[Source passage start]

Electoral College (audience: people of the U.S.)
You walk into the voting booth on the first Tuesday of November to cast your vote for who you think should be President. You take your ballot into the box believing, as most people do, that your vote will be counted along with the rest of the population. You do this because you believe it could be the deciding vote for the presidential race. Well, you are horribly mistaken. What you may not realize is that the Electoral College actually elects the President, not the individual voters. The Electoral College is an outdated, flawed institution that does not reflect the majority of the country’s opinion, and, therefore, it should be abolished and replaced by a direct election, or at the very least it should be reformed, using a method called “Allocating the Electoral Vote.”

[Source passage end]
[Rows start]

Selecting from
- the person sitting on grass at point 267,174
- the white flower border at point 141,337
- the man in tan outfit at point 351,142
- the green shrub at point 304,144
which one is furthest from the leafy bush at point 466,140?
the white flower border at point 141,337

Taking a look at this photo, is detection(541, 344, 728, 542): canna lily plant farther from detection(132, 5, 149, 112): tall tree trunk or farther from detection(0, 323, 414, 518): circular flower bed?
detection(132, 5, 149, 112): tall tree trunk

[Rows end]
[Rows start]

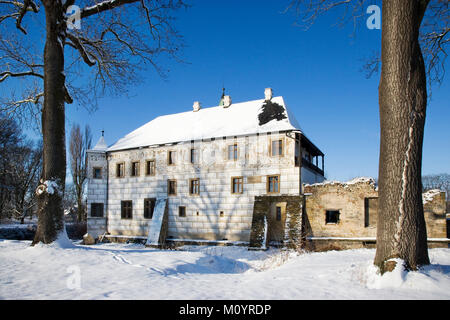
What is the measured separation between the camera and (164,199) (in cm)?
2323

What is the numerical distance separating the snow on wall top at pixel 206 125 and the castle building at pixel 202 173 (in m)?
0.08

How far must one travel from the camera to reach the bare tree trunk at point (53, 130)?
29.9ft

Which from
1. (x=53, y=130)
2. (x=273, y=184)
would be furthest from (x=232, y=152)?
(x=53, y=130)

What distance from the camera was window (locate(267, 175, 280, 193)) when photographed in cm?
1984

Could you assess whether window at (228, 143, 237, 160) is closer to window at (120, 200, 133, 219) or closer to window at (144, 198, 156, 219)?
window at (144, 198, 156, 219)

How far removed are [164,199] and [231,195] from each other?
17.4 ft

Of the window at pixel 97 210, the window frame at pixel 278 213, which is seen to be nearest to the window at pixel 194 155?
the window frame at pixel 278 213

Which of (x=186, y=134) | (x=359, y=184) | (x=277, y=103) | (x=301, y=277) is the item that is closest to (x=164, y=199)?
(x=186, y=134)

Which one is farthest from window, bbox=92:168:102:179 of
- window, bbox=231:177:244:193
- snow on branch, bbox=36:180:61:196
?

[Rows end]
[Rows start]

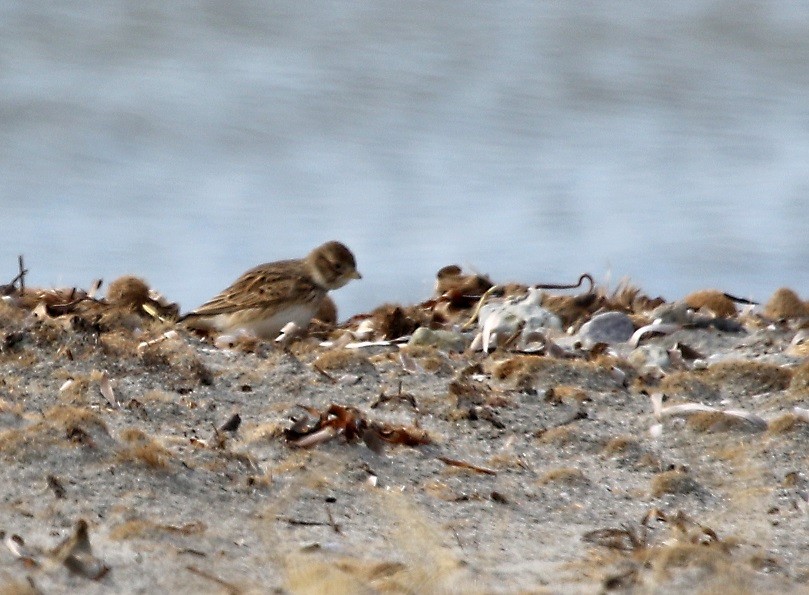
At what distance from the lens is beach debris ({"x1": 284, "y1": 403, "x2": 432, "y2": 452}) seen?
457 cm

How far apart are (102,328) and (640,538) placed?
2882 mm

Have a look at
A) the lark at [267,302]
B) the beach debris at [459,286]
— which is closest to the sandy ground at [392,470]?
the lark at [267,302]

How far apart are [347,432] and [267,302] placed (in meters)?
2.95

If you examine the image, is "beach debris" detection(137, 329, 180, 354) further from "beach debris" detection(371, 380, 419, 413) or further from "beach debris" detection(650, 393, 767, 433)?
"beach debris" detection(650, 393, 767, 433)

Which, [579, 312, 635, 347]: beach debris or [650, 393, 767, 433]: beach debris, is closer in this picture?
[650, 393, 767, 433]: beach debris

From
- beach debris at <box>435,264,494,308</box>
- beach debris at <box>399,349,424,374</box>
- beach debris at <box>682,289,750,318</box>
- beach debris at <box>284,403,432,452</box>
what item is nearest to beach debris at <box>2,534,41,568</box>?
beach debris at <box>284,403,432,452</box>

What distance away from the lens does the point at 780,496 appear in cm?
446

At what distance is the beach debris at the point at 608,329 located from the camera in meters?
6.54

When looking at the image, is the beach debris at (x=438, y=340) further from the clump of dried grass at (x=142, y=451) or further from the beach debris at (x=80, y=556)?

[Rows end]

## What to work on
a: Answer these questions from the Electoral College passage, one per line:
(i) On what day does the passage place the trip to the voting booth?
(ii) According to the passage, who actually elects the President?
(iii) What method does the passage name as the reform to adopt if direct election is not chosen?
b: Extract every line of the records that contains the word "furthest".

## Solutions for each task
a:
(i) The first Tuesday of November.
(ii) The Electoral College, not the individual voters.
(iii) "Allocating the Electoral Vote."

b:
which one is furthest from the leafy bush at point 466,140?
would be furthest from (x=232, y=152)?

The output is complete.